Based on Miriam Toews’ novel of the same name, Polley’s film is largely set in a single hay loft, following a group that consists of two families of Mennonite women determining how to move on after they finally catch the men in the colony who have been sexually assaulting them for years. Though their specific goal is to determine whether to stay and fight or leave the colony, these options are merely the practical considerations, and the questions the women and the film ask are considerably larger. Can faith be a virtue when it has facilitated such harm to the women and their children? Can feminine strength still be drawn from a belief system built implicitly and explicitly to uphold patriarchy?

Among the cast, Rooney Mara as Ona, pregnant as a result of one of the assaults, is given by a hair the largest role, but also the quietest of the name actors, frequently functioning as a voice of reason (often to the other characters’ dismay). Claire Foy as Ona’s headstrong sister Salome and Jessie Buckley as Mariche of the Friesen family are given more opportunity for theatrics, and though both are able to thread that needle without drifting into extreme emoting, they are most affecting in their subtler moments. The rest of the cast of women are uniformly strong, each given moments to become the focus.
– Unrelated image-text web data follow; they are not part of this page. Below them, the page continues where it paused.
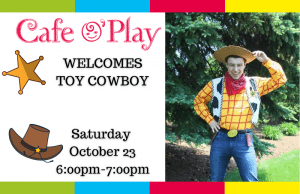 Toy Cowboy at the Cafe @ Cafe O'Play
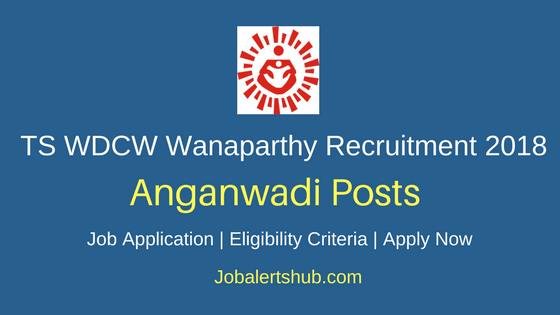TS WDCW Wanaparthy Anganwadi Recruitment 2018 Job Notification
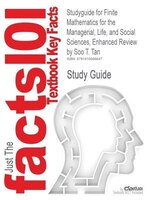 Studyguide For Finite Mathematics For The Managerial, Life, And Social Sciences, Enhanced Review By Soo T. Tan, Isbn 9780495387527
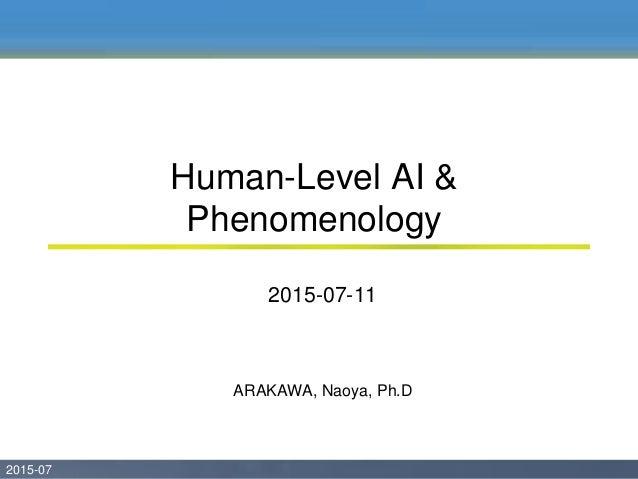 2015-07 02015-07 ARAKAWA, Naoya, Ph.D Human-Level AI & Phenomenology 2015-07-11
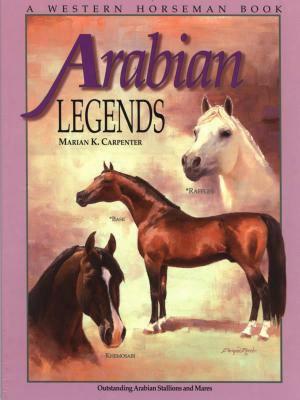 Arabian Legends: Outstanding Arabian Stallions And Mares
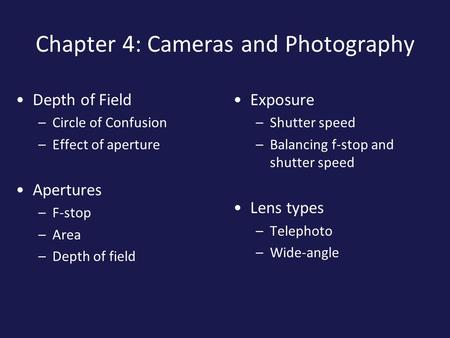 Chapter 4: Cameras and Photography Depth of Field –Circle of Confusion –Effect of aperture Apertures –F-stop –Area –Depth of field Exposure –Shutter speed.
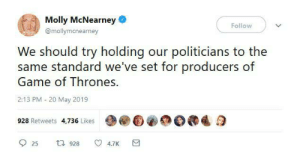 memesonthehour:  I'm a bot. Join my discord! - https://discordapp.com/invite/RQRb9Jx: Molly McNearney  Follow  @mollymanearney  We should try holding our politicians to the  same standard we've set for producers of  Game of Thrones.  2:13 PM 20 May 2019  928 Retweets 4,736 Likes  t 928  4.7K  25 memesonthehour:  I'm a bot. Join my discord! - https://discordapp.com/invite/RQRb9Jx
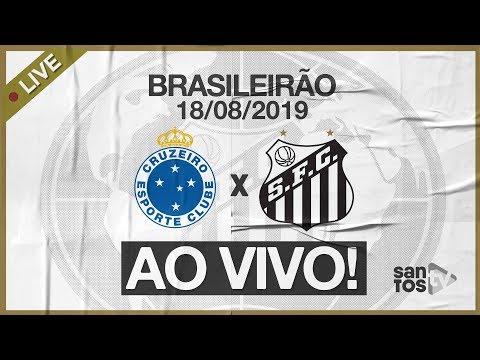 AO VIVO: CRUZEIRO X SANTOS | NARRAÇÃO | BRASILEIRÃO (18/08/19)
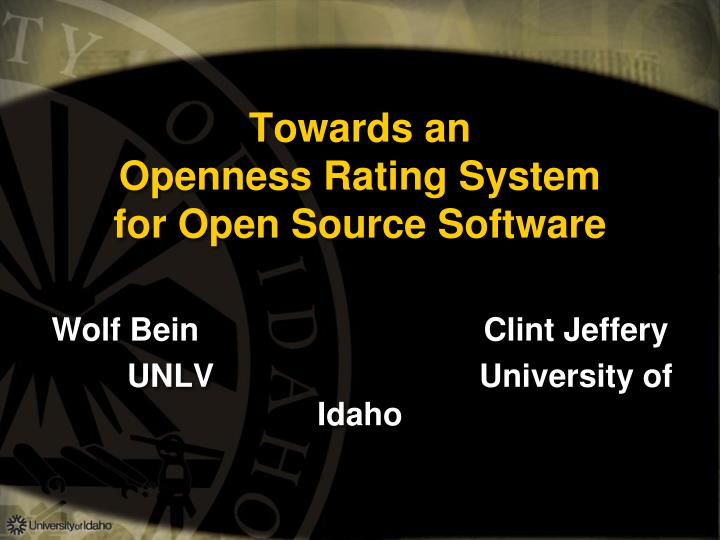 PPT - Towards an Openness Rating System for Open Source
Also present at the meeting is August Epp (Ben Whishaw), asked by Ona to take the minutes despite none of the women being literate. Epp’s role is the largest departure Polley makes from the novel, which takes his minutes as its form. Rather than retain Whishaw as a narrator, Polley shifts that role to Autje, Mariche’s daughter played by Kate Hallett. As a result, Whishaw sometimes seems to be compensating for the comparative thinness of August’s character in his performance, which is the least consistent in the film, though his scenes opposite Mara and Foy are some of its strongest.

Many of the other changes Polley makes from the novel are cuts likely motivated by the length and scope of the film, though her portrayal of the character Melvin is substantially different. Having changed his pronouns in the wake of the assaults, Melvin’s queerness is left fairly vague in the novel, and in affirming his transness here, Polley clarifies that it’s not an effect of sexual assault even though his coming out was motivated by the trauma. It’s a necessary shift in the portrayal of a minor character, and one that illustrates how much our cultural awareness of gender identity has shifted in even the few years since the book was published.

The question begged by any adaptation is what the new form can provide to the material. Sometimes it’s enough that a film can reach a larger audience, and that may well be the case here. Though the narrative decisions Polley makes all have a positive or neutral effect, what’s  less clear is how her formal decisions enhance Toews’ themes. That’s not to suggest that the film is bad — it isn’t — nor is it necessarily unpleasant to look at. But while Polley has earned plenty of goodwill across her limited directorial work, and it’s nice to see her jumping back in with material as challenging and thorny as this, Women Talking never quite makes a strong argument for its translation to the film medium.